The fact that Asher came from me, came dangerously early, and that we lost 3 babies in the process of trying to have one points to the glory of God -- a million times more than one uneventful pregnancy with a healthy baby would have. Oh I need SO much grace for my forgetfulness and stubborness! I am also like Israel in Exodus. They were quick to forget what God had done. They quickly idolized lesser things. Pretty easy to judge people who start worshipping a golden calf right? We think, that's so dumb! However, the things that subtly slip into our minds that we worship are just as dumb. Just as ridiculous as that golden calf in comparison to an all-knowing, infinitely gracious God, the gifts He's given, and all He has to offer.
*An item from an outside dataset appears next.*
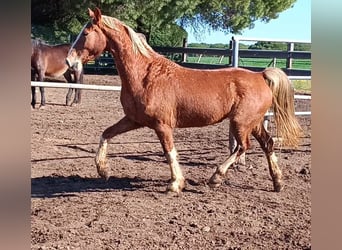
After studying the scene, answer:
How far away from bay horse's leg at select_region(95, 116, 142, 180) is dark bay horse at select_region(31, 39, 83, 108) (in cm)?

How many times can I learn this and forget this? How long will it take to shatter the idol of getting pregnant easily and having full term babies? I guess as long as I choose to believe that's better than God. I'm thankful for His grace as I continuously wrestle with it all. I'm thankful He sticks with me as I have high moments of conquering that idol, and then low moments of letting it rule me all over again. I'm thankful for the Truth that says He has made you and I perfect. Just as He planned. He didn't make any mistakes.
No mistakes here. This little guy and his story were perfectly planned. His creation, birth, and healing point to God alone.